→ Passage provided
=-=-=

# Unable to install monitor driver (both automatic and manual)



## bb4II3r (Feb 24, 2008)

Hi guys, I have just bought a new monitor and recently I have reformatted my computer too. So I was trying to install my new monitor's driver using the installation CD provided in the package. The window popped up, saying "The Wizard could not automatically install the Display Optimization files (drivers)."
This meant that I have to install the driver manually, which I proceeded to do. I followed the instructions provided by the distributer.
Firstly, I went to Device Manager, right clicked on the respective device, chose update driver. I selected "Install from a list of selected location", "Don't search, I will choose the driver to install", and after choosing "Monitor" as my hardware type, I clicked on "Have Disc". Thus, I browsed to the folder where the instructions said to do so, I chose the folder and clicked "OK". Unfortunately, there was this window that said "The specified location does not contain information about your hardware."
Now, I went to this monitor's brand website (which is ViewSonic by the way), and even downloaded the drivers. However, it seems that this does not work also, and now I'm stuck, wondering how can I install the driver for my monitor.
Thank you in advance for whoever who tries to solve my problem.


----------



## Jtsou (Jul 13, 2007)

Hmm i thought most monitors already had the driver software installed on them, and are Plug & Play now.


----------



## bb4II3r (Feb 24, 2008)

The monitor works, but I can't really change the resolution, and thus when I try to update my computer to XP SP3, the resolution will be at 4 bit and can't be changed.


----------



## Jtsou (Jul 13, 2007)

What graphics card do you have? Does it have the latest drivers?


----------



## bb4II3r (Feb 24, 2008)

Well I'm not sure. Can you tell me how to check?


----------



## Jtsou (Jul 13, 2007)

=-=-=

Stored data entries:
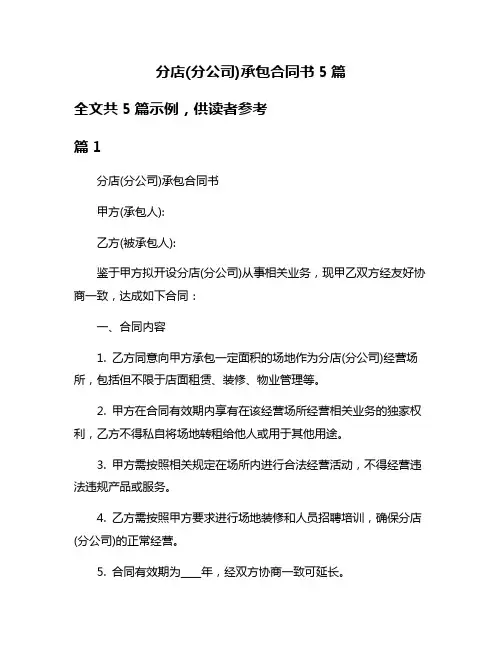 分店(分公司)承包合同书 5 篇

全文共 5 篇示例，供读者参考

篇 1

分店(分公司)承包合同书

甲方(承包人):

乙方(被承包人):

鉴于甲方拟开设分店(分公司)从事相关业务，现甲乙双方经友好协商一致，达成如下合同：

一、合同内容

1. 乙方同意向甲方承包一定面积的场地作为分店(分公司)经营场所，包括但不限于店面租赁、装修、物业管理等。

2. 甲方在合同有效期内享有在该经营场所经营相关业务的独家权利，乙方不得私自将场地转租给他人或用于其他用途。

3. 甲方需按照相关规定在场所内进行合法经营活动，不得经营违法违规产品或服务。

4. 乙方需按照甲方要求进行场地装修和人员招聘培训，确保分店(分公司)的正常经营。

5. 合同有效期为____年，经双方协商一致可延长。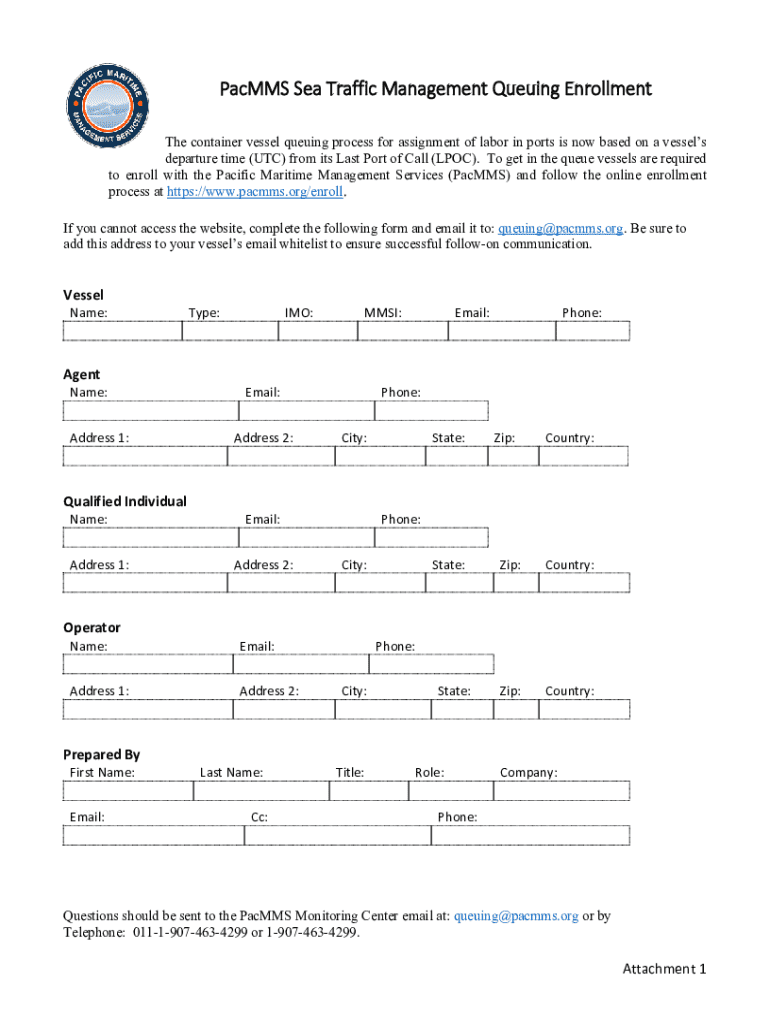 PACIFIC MARITIME MANAGEMENT SERVICES

PacMMS Sea Traffic Management Queuing Enrollment

The container vessel queuing process for assignment of labor in ports is now based on a vessel's departure time (UTC) from its Last Port of Call (LPOC). To get in the queue vessels are required to enroll with the Pacific Maritime Management Services (PacMMS) and follow the online enrollment process at https://www.pacmms.org/enroll.

If you cannot access the website, complete the following form and email it to: queuing@pacmms.org. Be sure to add this address to your vessel's email whitelist to ensure successful follow-on communication.

Vessel
Name: Type: IMO: MMSI: Email: Phone:

Agent
Name: Email: Phone:
Address 1: Address 2: City: State: Zip: Country:

Qualified Individual
Name: Email: Phone:
Address 1: Address 2: City: State: Zip: Country:

Operator
Name: Email: Phone:
Address 1: Address 2: City: State: Zip: Country:

Prepared By
First Name: Last Name: Title: Role: Company:
Email: Cc: Phone:

Questions should be sent to the PacMMS Monitoring Center email at: queuing@pacmms.org or by Telephone: 011-1-907-463-4299 or 1-907-463-4299.

Attachment 1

=-=-=

→ Using the information
a: Copy the part of the monitor driver thread that opens with the words containing "The monitor works, but" and closes with "can't be changed.", replacing "XP SP3" with "XP SP2".
b: Answer these from the monitor driver thread:
(i) What brand is the new monitor?
(ii) Which hardware type was chosen before clicking "Have Disc"?
(iii) What message appeared after the folder was chosen and "OK" was clicked?
The material has no connection to the monitor driver thread.

→ Answers to the exercises
a:
The monitor works, but I can't really change the resolution, and thus when I try to update my computer to XP SP2, the resolution will be at 4 bit and can't be changed.

b:
(i) ViewSonic
(ii) Monitor
(iii) "The specified location does not contain information about your hardware."